Network Battalion 65 went further. He modified the leaked version of the Conti code to evade further detection, improved the encryption, then used it to lock files at government-linked Russian companies.
“We decided it was best to give Russia a taste of its own medicine. Conti has caused (and still causes) a lot of heartache and pain for businesses around the world,” the band said. “As soon as Russia stops this stupidity in Ukraine, we will completely stop our attacks.”
Meanwhile, Network Battalion 65 has demanded ransomware payments even though it has shameful victims on Twitter to have poor security. The group said it had not yet received any money but would donate whatever it collected to Ukraine.
Network Battalion obtained the state-spread emails and other treasures and gave them to DDoSecrets, making it one of the largest of several hacktivist vendors on this site, alongside a pro group -westerner named AgainstTheWest and some who have embraced the brand of Anonymous, a larger, looser and recently reborn collective that welcomes everyone.
In an April 3 interview with a researcher Known as Dissent Doe who runs the DataBreaches.net website, the head of AverseTheWest said the group formed in October and was made up of six English-speaking hackers, all privately employed but with backgrounds in matter of intelligence.
The original objective “was to steal state secrets, government software (in the form of source codes), private documents, etc.

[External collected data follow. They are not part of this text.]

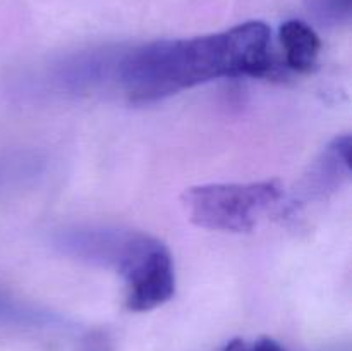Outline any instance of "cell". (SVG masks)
Returning a JSON list of instances; mask_svg holds the SVG:
<instances>
[{"mask_svg": "<svg viewBox=\"0 0 352 351\" xmlns=\"http://www.w3.org/2000/svg\"><path fill=\"white\" fill-rule=\"evenodd\" d=\"M278 40L284 48L287 67L296 72H309L316 67L322 41L316 31L302 21H285L278 30Z\"/></svg>", "mask_w": 352, "mask_h": 351, "instance_id": "ba28073f", "label": "cell"}, {"mask_svg": "<svg viewBox=\"0 0 352 351\" xmlns=\"http://www.w3.org/2000/svg\"><path fill=\"white\" fill-rule=\"evenodd\" d=\"M120 274L126 281V306L131 312L158 308L175 292L172 255L168 248L153 236H146Z\"/></svg>", "mask_w": 352, "mask_h": 351, "instance_id": "5b68a950", "label": "cell"}, {"mask_svg": "<svg viewBox=\"0 0 352 351\" xmlns=\"http://www.w3.org/2000/svg\"><path fill=\"white\" fill-rule=\"evenodd\" d=\"M146 236L140 231L105 224H74L54 231L50 243L72 260L120 272Z\"/></svg>", "mask_w": 352, "mask_h": 351, "instance_id": "277c9868", "label": "cell"}, {"mask_svg": "<svg viewBox=\"0 0 352 351\" xmlns=\"http://www.w3.org/2000/svg\"><path fill=\"white\" fill-rule=\"evenodd\" d=\"M55 317L47 310L17 298L7 289L0 288V323L3 326H43L54 322Z\"/></svg>", "mask_w": 352, "mask_h": 351, "instance_id": "9c48e42d", "label": "cell"}, {"mask_svg": "<svg viewBox=\"0 0 352 351\" xmlns=\"http://www.w3.org/2000/svg\"><path fill=\"white\" fill-rule=\"evenodd\" d=\"M126 48L100 47L65 55L30 79V93L50 96L89 95L119 79V65Z\"/></svg>", "mask_w": 352, "mask_h": 351, "instance_id": "3957f363", "label": "cell"}, {"mask_svg": "<svg viewBox=\"0 0 352 351\" xmlns=\"http://www.w3.org/2000/svg\"><path fill=\"white\" fill-rule=\"evenodd\" d=\"M223 351H285L280 344L270 337H260L254 343L244 339H232L226 344Z\"/></svg>", "mask_w": 352, "mask_h": 351, "instance_id": "30bf717a", "label": "cell"}, {"mask_svg": "<svg viewBox=\"0 0 352 351\" xmlns=\"http://www.w3.org/2000/svg\"><path fill=\"white\" fill-rule=\"evenodd\" d=\"M81 351H110V341L103 332H91L82 343Z\"/></svg>", "mask_w": 352, "mask_h": 351, "instance_id": "8fae6325", "label": "cell"}, {"mask_svg": "<svg viewBox=\"0 0 352 351\" xmlns=\"http://www.w3.org/2000/svg\"><path fill=\"white\" fill-rule=\"evenodd\" d=\"M351 136H337L309 165L308 172L298 184L294 203L305 205L323 202L339 191L351 178Z\"/></svg>", "mask_w": 352, "mask_h": 351, "instance_id": "8992f818", "label": "cell"}, {"mask_svg": "<svg viewBox=\"0 0 352 351\" xmlns=\"http://www.w3.org/2000/svg\"><path fill=\"white\" fill-rule=\"evenodd\" d=\"M47 157L36 150H0V198L36 184L47 172Z\"/></svg>", "mask_w": 352, "mask_h": 351, "instance_id": "52a82bcc", "label": "cell"}, {"mask_svg": "<svg viewBox=\"0 0 352 351\" xmlns=\"http://www.w3.org/2000/svg\"><path fill=\"white\" fill-rule=\"evenodd\" d=\"M275 72L270 28L250 21L205 36L126 48L117 85L131 102L153 103L217 79L270 78Z\"/></svg>", "mask_w": 352, "mask_h": 351, "instance_id": "6da1fadb", "label": "cell"}, {"mask_svg": "<svg viewBox=\"0 0 352 351\" xmlns=\"http://www.w3.org/2000/svg\"><path fill=\"white\" fill-rule=\"evenodd\" d=\"M278 181L192 186L182 205L196 226L223 233H248L282 200Z\"/></svg>", "mask_w": 352, "mask_h": 351, "instance_id": "7a4b0ae2", "label": "cell"}]
</instances>
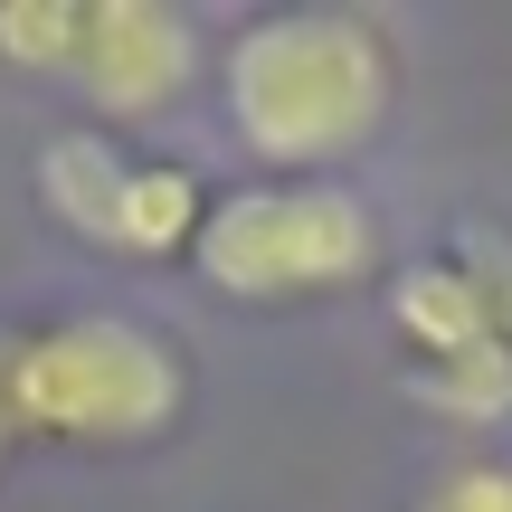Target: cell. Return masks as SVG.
Segmentation results:
<instances>
[{
    "label": "cell",
    "instance_id": "cell-1",
    "mask_svg": "<svg viewBox=\"0 0 512 512\" xmlns=\"http://www.w3.org/2000/svg\"><path fill=\"white\" fill-rule=\"evenodd\" d=\"M399 38L370 10L294 0V10H247L209 48V86L238 133V152L266 181H342L399 114Z\"/></svg>",
    "mask_w": 512,
    "mask_h": 512
},
{
    "label": "cell",
    "instance_id": "cell-2",
    "mask_svg": "<svg viewBox=\"0 0 512 512\" xmlns=\"http://www.w3.org/2000/svg\"><path fill=\"white\" fill-rule=\"evenodd\" d=\"M0 408L19 446L143 456L190 418V361L152 313H38L0 332Z\"/></svg>",
    "mask_w": 512,
    "mask_h": 512
},
{
    "label": "cell",
    "instance_id": "cell-3",
    "mask_svg": "<svg viewBox=\"0 0 512 512\" xmlns=\"http://www.w3.org/2000/svg\"><path fill=\"white\" fill-rule=\"evenodd\" d=\"M389 266L380 209L351 181H238L209 190V219L190 238V275L219 285L247 313H294V304H332L361 294Z\"/></svg>",
    "mask_w": 512,
    "mask_h": 512
},
{
    "label": "cell",
    "instance_id": "cell-4",
    "mask_svg": "<svg viewBox=\"0 0 512 512\" xmlns=\"http://www.w3.org/2000/svg\"><path fill=\"white\" fill-rule=\"evenodd\" d=\"M29 190L76 247L124 266H190V238L209 219V181L190 162L133 152L105 124H67L29 152Z\"/></svg>",
    "mask_w": 512,
    "mask_h": 512
},
{
    "label": "cell",
    "instance_id": "cell-5",
    "mask_svg": "<svg viewBox=\"0 0 512 512\" xmlns=\"http://www.w3.org/2000/svg\"><path fill=\"white\" fill-rule=\"evenodd\" d=\"M67 86L86 95V114L105 133L171 124V114L209 86V29L181 0H86Z\"/></svg>",
    "mask_w": 512,
    "mask_h": 512
},
{
    "label": "cell",
    "instance_id": "cell-6",
    "mask_svg": "<svg viewBox=\"0 0 512 512\" xmlns=\"http://www.w3.org/2000/svg\"><path fill=\"white\" fill-rule=\"evenodd\" d=\"M389 323H399V351H408V370H437V361H465V351L503 342V332L484 323L475 285H465V275L446 266V247L389 275ZM503 351H512V342H503Z\"/></svg>",
    "mask_w": 512,
    "mask_h": 512
},
{
    "label": "cell",
    "instance_id": "cell-7",
    "mask_svg": "<svg viewBox=\"0 0 512 512\" xmlns=\"http://www.w3.org/2000/svg\"><path fill=\"white\" fill-rule=\"evenodd\" d=\"M408 399L437 408L446 427H503V418H512V351L484 342V351H465V361L408 370Z\"/></svg>",
    "mask_w": 512,
    "mask_h": 512
},
{
    "label": "cell",
    "instance_id": "cell-8",
    "mask_svg": "<svg viewBox=\"0 0 512 512\" xmlns=\"http://www.w3.org/2000/svg\"><path fill=\"white\" fill-rule=\"evenodd\" d=\"M86 0H0V67L29 86H67Z\"/></svg>",
    "mask_w": 512,
    "mask_h": 512
},
{
    "label": "cell",
    "instance_id": "cell-9",
    "mask_svg": "<svg viewBox=\"0 0 512 512\" xmlns=\"http://www.w3.org/2000/svg\"><path fill=\"white\" fill-rule=\"evenodd\" d=\"M446 266L475 285V304H484V323L512 342V228L503 219H465L456 238H446Z\"/></svg>",
    "mask_w": 512,
    "mask_h": 512
},
{
    "label": "cell",
    "instance_id": "cell-10",
    "mask_svg": "<svg viewBox=\"0 0 512 512\" xmlns=\"http://www.w3.org/2000/svg\"><path fill=\"white\" fill-rule=\"evenodd\" d=\"M418 512H512V465L503 456H465L418 494Z\"/></svg>",
    "mask_w": 512,
    "mask_h": 512
},
{
    "label": "cell",
    "instance_id": "cell-11",
    "mask_svg": "<svg viewBox=\"0 0 512 512\" xmlns=\"http://www.w3.org/2000/svg\"><path fill=\"white\" fill-rule=\"evenodd\" d=\"M10 456H19V427H10V408H0V475H10Z\"/></svg>",
    "mask_w": 512,
    "mask_h": 512
}]
</instances>
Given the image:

However, we also had the idea that we should take action against China for attacking the West in cyber espionage campaigns over the years,” the hacker said.
After hitting targets in China, AgainstTheWest moved on to those in North Korea, Iran and Russia.
The leader said the group was not acting directly for any intelligence agency, but declined to say whether he was aided by any. “We do our work in the hope that it benefits Western intelligence. We share all private documents with anyone from the government in the US/EU. »
The group made other documents public via DDoSecrets. Best received a request from a US military account for access beyond what she posted, but denied it.
Painter, the former State Department and Justice Department expert, said he was concerned that some willful hackers might go too far and damage civilian infrastructure or trigger a major response, and he warned that others may be hiding additional motives.
“In the normal course of events, you don’t want to encourage vigilant hackers,” Painter said. But then he agreed: “We are not in a normal course of events.”